* begin *

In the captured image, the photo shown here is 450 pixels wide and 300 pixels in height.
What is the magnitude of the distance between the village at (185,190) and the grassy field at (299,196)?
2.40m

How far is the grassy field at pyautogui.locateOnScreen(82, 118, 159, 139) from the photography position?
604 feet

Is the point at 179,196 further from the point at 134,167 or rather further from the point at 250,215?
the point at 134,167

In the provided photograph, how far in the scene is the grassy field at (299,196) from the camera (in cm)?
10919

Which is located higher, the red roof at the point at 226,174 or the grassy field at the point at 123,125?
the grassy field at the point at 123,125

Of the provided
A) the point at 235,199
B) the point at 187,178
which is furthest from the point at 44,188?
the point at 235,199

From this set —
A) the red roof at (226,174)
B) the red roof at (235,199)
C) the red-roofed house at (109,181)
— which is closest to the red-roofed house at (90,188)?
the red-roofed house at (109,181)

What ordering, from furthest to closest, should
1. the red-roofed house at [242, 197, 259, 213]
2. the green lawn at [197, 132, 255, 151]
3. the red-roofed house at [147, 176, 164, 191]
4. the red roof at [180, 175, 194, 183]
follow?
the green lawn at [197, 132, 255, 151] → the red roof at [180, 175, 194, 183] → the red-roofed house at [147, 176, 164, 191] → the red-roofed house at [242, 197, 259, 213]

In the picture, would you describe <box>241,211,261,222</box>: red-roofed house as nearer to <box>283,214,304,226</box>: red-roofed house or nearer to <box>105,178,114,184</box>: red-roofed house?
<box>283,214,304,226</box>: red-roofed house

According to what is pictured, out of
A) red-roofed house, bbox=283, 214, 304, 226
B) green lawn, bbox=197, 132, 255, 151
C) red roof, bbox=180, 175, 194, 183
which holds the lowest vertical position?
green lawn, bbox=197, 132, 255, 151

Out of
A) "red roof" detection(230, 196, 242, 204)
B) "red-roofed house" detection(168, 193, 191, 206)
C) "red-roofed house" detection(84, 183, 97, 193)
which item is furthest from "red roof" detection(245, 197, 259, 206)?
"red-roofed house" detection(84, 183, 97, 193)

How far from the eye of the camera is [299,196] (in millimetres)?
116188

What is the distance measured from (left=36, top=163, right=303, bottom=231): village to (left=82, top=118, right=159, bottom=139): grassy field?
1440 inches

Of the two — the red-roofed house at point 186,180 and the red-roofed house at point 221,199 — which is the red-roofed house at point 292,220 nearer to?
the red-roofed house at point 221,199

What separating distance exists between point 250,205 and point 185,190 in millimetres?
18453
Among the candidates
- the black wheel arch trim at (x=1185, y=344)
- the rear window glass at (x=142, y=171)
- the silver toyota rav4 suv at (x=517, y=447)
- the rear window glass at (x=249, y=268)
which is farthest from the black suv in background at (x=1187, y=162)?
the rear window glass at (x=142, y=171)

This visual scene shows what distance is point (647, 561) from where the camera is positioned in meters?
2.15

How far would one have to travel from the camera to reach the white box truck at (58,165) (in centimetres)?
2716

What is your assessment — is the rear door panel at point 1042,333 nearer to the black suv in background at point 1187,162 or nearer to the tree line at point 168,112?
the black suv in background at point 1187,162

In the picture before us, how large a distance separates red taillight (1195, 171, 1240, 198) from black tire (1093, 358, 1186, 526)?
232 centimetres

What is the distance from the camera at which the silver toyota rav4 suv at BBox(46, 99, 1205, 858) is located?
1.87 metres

* end *

Set exercise: Rewrite every line above as a numbered list, dropping the blank lines.

Finished task:
1. In the captured image, the photo shown here is 450 pixels wide and 300 pixels in height.
2. What is the magnitude of the distance between the village at (185,190) and the grassy field at (299,196)?
3. 2.40m
4. How far is the grassy field at pyautogui.locateOnScreen(82, 118, 159, 139) from the photography position?
5. 604 feet
6. Is the point at 179,196 further from the point at 134,167 or rather further from the point at 250,215?
7. the point at 134,167
8. In the provided photograph, how far in the scene is the grassy field at (299,196) from the camera (in cm)?
9. 10919
10. Which is located higher, the red roof at the point at 226,174 or the grassy field at the point at 123,125?
11. the grassy field at the point at 123,125
12. Of the provided
13. A) the point at 235,199
14. B) the point at 187,178
15. which is furthest from the point at 44,188?
16. the point at 235,199
17. From this set —
18. A) the red roof at (226,174)
19. B) the red roof at (235,199)
20. C) the red-roofed house at (109,181)
21. — which is closest to the red-roofed house at (90,188)?
22. the red-roofed house at (109,181)
23. What ordering, from furthest to closest, should
24. 1. the red-roofed house at [242, 197, 259, 213]
25. 2. the green lawn at [197, 132, 255, 151]
26. 3. the red-roofed house at [147, 176, 164, 191]
27. 4. the red roof at [180, 175, 194, 183]
28. follow?
29. the green lawn at [197, 132, 255, 151] → the red roof at [180, 175, 194, 183] → the red-roofed house at [147, 176, 164, 191] → the red-roofed house at [242, 197, 259, 213]
30. In the picture, would you describe <box>241,211,261,222</box>: red-roofed house as nearer to <box>283,214,304,226</box>: red-roofed house or nearer to <box>105,178,114,184</box>: red-roofed house?
31. <box>283,214,304,226</box>: red-roofed house
32. According to what is pictured, out of
33. A) red-roofed house, bbox=283, 214, 304, 226
34. B) green lawn, bbox=197, 132, 255, 151
35. C) red roof, bbox=180, 175, 194, 183
36. which holds the lowest vertical position?
37. green lawn, bbox=197, 132, 255, 151
38. Out of
39. A) "red roof" detection(230, 196, 242, 204)
40. B) "red-roofed house" detection(168, 193, 191, 206)
41. C) "red-roofed house" detection(84, 183, 97, 193)
42. which item is furthest from "red roof" detection(245, 197, 259, 206)?
43. "red-roofed house" detection(84, 183, 97, 193)
44. How far from the eye of the camera is [299,196] (in millimetres)?
45. 116188
46. What is the distance measured from (left=36, top=163, right=303, bottom=231): village to (left=82, top=118, right=159, bottom=139): grassy field?
47. 1440 inches
48. Of the two — the red-roofed house at point 186,180 and the red-roofed house at point 221,199 — which is the red-roofed house at point 292,220 nearer to?
49. the red-roofed house at point 221,199
50. What separating distance exists between point 250,205 and point 185,190 in millimetres?
51. 18453
52. Among the candidates
53. - the black wheel arch trim at (x=1185, y=344)
54. - the rear window glass at (x=142, y=171)
55. - the silver toyota rav4 suv at (x=517, y=447)
56. - the rear window glass at (x=249, y=268)
57. which is farthest from the black suv in background at (x=1187, y=162)?
58. the rear window glass at (x=142, y=171)
59. This visual scene shows what distance is point (647, 561) from where the camera is positioned in meters?
60. 2.15
61. How far would one have to travel from the camera to reach the white box truck at (58,165) (in centimetres)?
62. 2716
63. What is your assessment — is the rear door panel at point 1042,333 nearer to the black suv in background at point 1187,162 or nearer to the tree line at point 168,112?
64. the black suv in background at point 1187,162
65. In the picture before us, how large a distance separates red taillight (1195, 171, 1240, 198) from black tire (1093, 358, 1186, 526)?
66. 232 centimetres
67. What is the distance from the camera at which the silver toyota rav4 suv at BBox(46, 99, 1205, 858) is located?
68. 1.87 metres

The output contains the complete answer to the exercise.